Task set:
(a) In the article on BuffX, who is named as the brand's founder?
(b) List every consumer need that the article on BuffX says its nutritional gummies target.

Excerpt provided:
•••
BuffX founder Kang Le shares how his functional food brand achieved rapid e-commerce success with nutritional gummies that target strong consumer need for good sleep and energy as well as good eye, immunity, digestion and liver health.

This article is part of a Spotlight series on what marketers can learn from DTC disruptors in China. Read more

Key insights

  • BuffX aims to own the niche category of nutritional gummies and turn supplement-taking into something cool and fun.
  • Wanting to educate consumers is entrepreneurial arrogance; BuffX wants to discover, not invent demand, for unmet needs.
  • For younger consumers, packaging is important because it differentiates premium goods from those that are basic.
Functional food startups seem to have suddenly sprung up in China in the last two years. What do you think is the acceptance level of functional foods in China compared to overseas markets?
•••
Information given:

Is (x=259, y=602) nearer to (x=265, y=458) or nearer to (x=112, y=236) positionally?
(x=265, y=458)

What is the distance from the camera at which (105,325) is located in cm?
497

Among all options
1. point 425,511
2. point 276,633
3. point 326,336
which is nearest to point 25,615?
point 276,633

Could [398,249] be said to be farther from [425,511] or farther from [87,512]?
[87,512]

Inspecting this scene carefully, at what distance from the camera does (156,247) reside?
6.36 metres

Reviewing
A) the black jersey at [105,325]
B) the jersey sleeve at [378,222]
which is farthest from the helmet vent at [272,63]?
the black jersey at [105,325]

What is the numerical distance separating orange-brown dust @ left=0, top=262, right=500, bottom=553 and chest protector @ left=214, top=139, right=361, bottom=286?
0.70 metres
•••
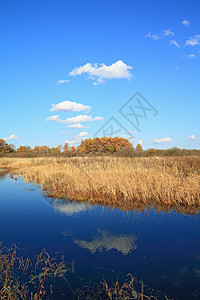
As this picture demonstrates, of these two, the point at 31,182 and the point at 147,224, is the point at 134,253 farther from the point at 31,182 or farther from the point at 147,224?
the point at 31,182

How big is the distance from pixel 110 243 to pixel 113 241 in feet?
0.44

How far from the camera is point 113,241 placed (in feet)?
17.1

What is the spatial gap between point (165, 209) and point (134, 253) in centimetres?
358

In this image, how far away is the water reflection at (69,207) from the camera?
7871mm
•••
Task-by-task outputs:
(a) Kang Le

(b)
- Good sleep
- Energy
- Eye health
- Immunity
- Digestion
- Liver health